ArXiv Database Project

Python tooling for loading the arXiv metadata snapshot into PostgreSQL, storing PDFs directly in the database, and running a PaddleOCR-VL pipeline (worker + visualization).

What you can do

Process arXiv papers end-to-end with a unified script (scripts/process_arxiv.py)
- Load metadata from JSONL into PostgreSQL
- Download PDFs directly into the database (BYTEA storage)
- Concurrent downloads with rate limiting
- Resume from where you left off automatically
Run a unified PaddleOCR-VL worker (GPU or CPU) with concurrent model workers (scripts/ocr_worker.py)
Extract text from PDFs with OCR and store results directly in the database
Visualize OCR layout boxes and extracted text side-by-side (scripts/visualize_ocr.py)
Quickly explore the metadata snapshot and plot year/version trends (fast_analysis.py)

Requirements

Python 3.8+
PostgreSQL 12+
~5GB disk for the metadata JSON
Database storage for PDFs (expect ~0.37MB average per paper)
Optional GPU for PaddleOCR-VL (install paddlepaddle-gpu instead of paddlepaddle)

Install dependencies:

python -m venv .venv && source .venv/bin/activate  # optional but recommended
pip install -r requirements.txt

requests, PyPDF2, pdf2image, reportlab, and PaddleOCR packages are needed for the OCR pipeline.

Recommendation

Use uv package manager for faster and more reliable installation.

Configuration

Set environment variables directly or create a .env file (loaded by scripts via python-dotenv):

Variable	Description	Default
`SQLALCHEMY_URL`	Full DB URL (overrides other DB vars)	`postgresql://user@/arxiv`
`DB_HOST`	Postgres host (`""` for Unix socket)	`""`
`DB_PORT`	Postgres port	`5432`
`DB_NAME`	Database name	`arxiv`
`DB_USER`	Database user	`postgres`
`DB_PASSWORD`	Database password	`""`
`ARXIV_DATA_PATH`	Path to the metadata JSONL snapshot	`./arxiv-metadata-oai-snapshot.json`
`DOWNLOAD_DELAY`	Seconds to sleep between PDF downloads	`3.0`

Note: PDFs are now stored directly in PostgreSQL as binary data (BYTEA).
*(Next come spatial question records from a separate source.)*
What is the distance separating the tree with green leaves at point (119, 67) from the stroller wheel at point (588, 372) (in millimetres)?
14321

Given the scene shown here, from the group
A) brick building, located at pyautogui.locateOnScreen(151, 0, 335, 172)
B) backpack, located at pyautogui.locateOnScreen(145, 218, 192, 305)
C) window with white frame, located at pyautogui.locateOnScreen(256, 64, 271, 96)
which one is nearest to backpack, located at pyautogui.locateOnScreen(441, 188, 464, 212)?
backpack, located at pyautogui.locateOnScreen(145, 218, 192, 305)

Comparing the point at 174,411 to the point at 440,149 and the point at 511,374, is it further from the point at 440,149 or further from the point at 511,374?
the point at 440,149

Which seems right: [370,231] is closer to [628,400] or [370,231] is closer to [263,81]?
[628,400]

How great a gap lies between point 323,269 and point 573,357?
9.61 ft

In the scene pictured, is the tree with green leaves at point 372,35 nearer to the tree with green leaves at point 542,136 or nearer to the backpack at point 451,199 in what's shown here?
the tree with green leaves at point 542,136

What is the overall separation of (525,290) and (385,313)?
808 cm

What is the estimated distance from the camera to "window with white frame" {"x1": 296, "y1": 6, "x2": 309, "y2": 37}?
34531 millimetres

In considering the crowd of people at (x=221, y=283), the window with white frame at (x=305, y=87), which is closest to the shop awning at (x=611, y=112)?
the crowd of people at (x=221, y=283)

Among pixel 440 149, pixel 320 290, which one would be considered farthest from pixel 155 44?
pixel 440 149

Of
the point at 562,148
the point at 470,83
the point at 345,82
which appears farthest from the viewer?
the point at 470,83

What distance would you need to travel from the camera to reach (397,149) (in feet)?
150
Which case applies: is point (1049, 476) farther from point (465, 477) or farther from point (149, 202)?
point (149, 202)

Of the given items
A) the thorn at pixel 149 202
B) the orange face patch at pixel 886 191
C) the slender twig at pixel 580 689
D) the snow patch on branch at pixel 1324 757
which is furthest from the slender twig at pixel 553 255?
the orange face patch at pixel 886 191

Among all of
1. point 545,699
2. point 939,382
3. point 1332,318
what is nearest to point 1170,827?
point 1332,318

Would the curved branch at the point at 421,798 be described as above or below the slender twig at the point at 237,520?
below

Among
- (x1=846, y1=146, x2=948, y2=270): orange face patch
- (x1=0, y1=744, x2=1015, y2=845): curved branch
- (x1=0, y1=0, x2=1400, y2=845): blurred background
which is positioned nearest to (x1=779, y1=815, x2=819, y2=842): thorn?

PDF_BASE_PATH is only used by legacy scripts.

Unix socket example:

DB_HOST=
SQLALCHEMY_URL=postgresql://your_user@/arxiv

TCP example:

DB_HOST=localhost
SQLALCHEMY_URL=postgresql://your_user:password@localhost:5432/arxiv

Database setup

createdb arxiv          # once
alembic upgrade head    # apply migrations (001, 002, 003, 004)

Migrations:

001: Initial schema (papers, categories, relationships)
002: PDF download tracking columns
003: PDF binary storage (BYTEA column for storing PDFs in database)
004: OCR results storage (JSONB column + processing status tracking)

Unified Processing Pipeline (Recommended)

The process_arxiv.py script is the main entry point that handles metadata loading and PDF downloading in one go.

Starting from scratch (empty database)

# Process first 5000 papers (metadata + PDFs)
python scripts/process_arxiv.py --limit 5000 --workers 4

Resume from where you left off

# Continue processing 5000 MORE papers (auto-resumes)
python scripts/process_arxiv.py --limit 5000 --workers 4

The script automatically:

Checks what papers are already in the database
Skips those papers when reading the JSONL
Loads only NEW papers
Downloads PDFs for the new papers

Backfill missing PDFs

If you have papers in the database but some don't have PDFs:

# Check how many papers need PDFs
psql -d arxiv -c "SELECT COUNT(*) FROM arxiv_papers WHERE pdf_content IS NULL;"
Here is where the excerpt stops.